GROUP BY TUMBLE(event_timestamp, 'INTERVAL 1 MINUTE')
Outputted payload with Real-time window start of 12/11 instead of 12/7 provided on the message on event_timestamp
{"period_start":"2022-12-11T16:05:00.000Z","pickup_count":2}
Source Pubsub Schema (assigned when creating the topic)
syntax = "proto3";
message SomeMessage {
string ride_id = 1;
uint32 point_idx = 2;
double latitude = 3;
double longitude = 4;
string event_timestamp = 5;
double meter_reading = 6;
double meter_increment = 7;
string ride_status = 8;
uint32 passenger_count = 9;
}
Source Topic Data Catalog Schema
gcloud data-catalog entries update <source topic entry id> --location=global --entry-group=@pubsub --schema="ride_id=STRING,point_idx=INT64,latitude=FLOAT,longitude=FLOAT,event_timestamp=TIMESTAMP,meter_reading=FLOAT,meter_increment=FLOAT,ride_status=STRING,passenger_count=INT64"
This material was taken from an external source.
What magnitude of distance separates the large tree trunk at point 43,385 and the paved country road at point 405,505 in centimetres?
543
Destination Topic Data Catalog Schema
gcloud data-catalog entries update <destination topic entry id> --location=global --entry-group=@pubsub --schema="period_start=TIMESTAMP,pickup_count=INT64"
Thank you for any insight
Hi,
I tried to reproduce this behavior but I'm having issues with the schema. Can you provide the schema you used for this (pubsub/data catalog)?
@ricconoel, I've updated the post with the schemas used.
Hi,
I did reproduce your issue. This is an expected behavior since event_timestamps is not modifyable. What I could suggest is to create a new field that accepts a timestamp and do your calculations on the new field.